1. She used to read to us without pity; forcing words, lies, other folks’ habits, whole lives upon us two, sitting trapped and ignorant underneath her voice. She washed us in a river of make-believe, burned us with a lot of knowledge we didn’t necessarily need to know.

Mama speaks these words in reference to Dee’s formative years, when she would return home from boarding school in Augusta, full of newly acquired knowledge that she would lord over Mama and Maggie. Rather than her daughter’s intelligence and accomplishments triggering pride in Mama, Dee’s schooling prompts fear and intimidation in her instead. Like the fire that destroyed the family’s first house, knowledge is portrayed as a volatile and unwelcome presence that threatens the home’s safety, simplicity, and stability.

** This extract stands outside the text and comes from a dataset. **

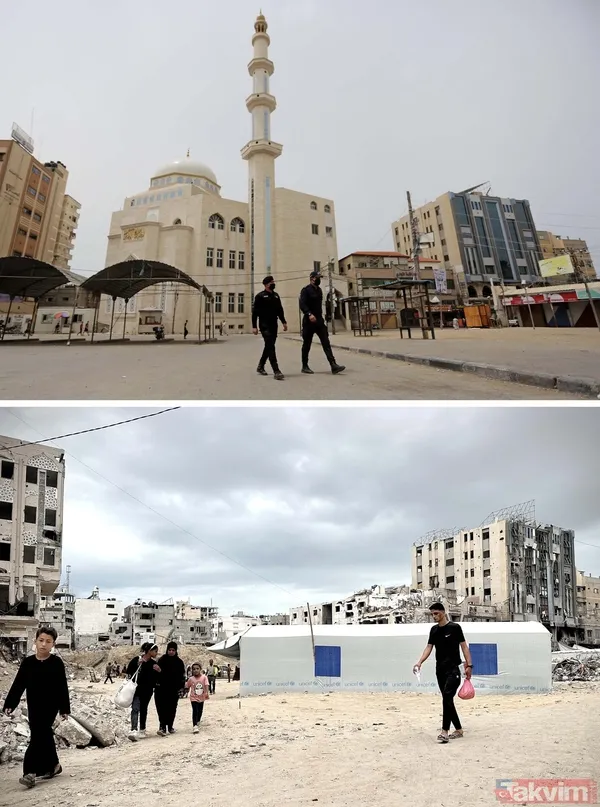 Gazze'den geriye yıkım kaldı! İşte İsrail'in saldırıları sonucu 1 yılda meydana gelen acı tablo - 11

Education is the means through which Dee rejects and belittles her family, thus leading to division and alienation. At the same time, knowledge is a provocation, reminding Mama of the exposure and opportunities she was never given. Mama gives voice to her resentment at her own stalled schooling and finds comfort in her physical strength and endurance. Infused with negative connotations, education is suggested as a destructive force that harms individuals by exposing them to worlds to which they will never really belong. Some are harmed or excluded by the struggle to acquire learning and are destined to be like Maggie, hanging meekly in the doorway of a room that she will never be able to enter, shut out from the ability to change. For Mama, this threat is as real and unwanted as a fire racing through the rafters.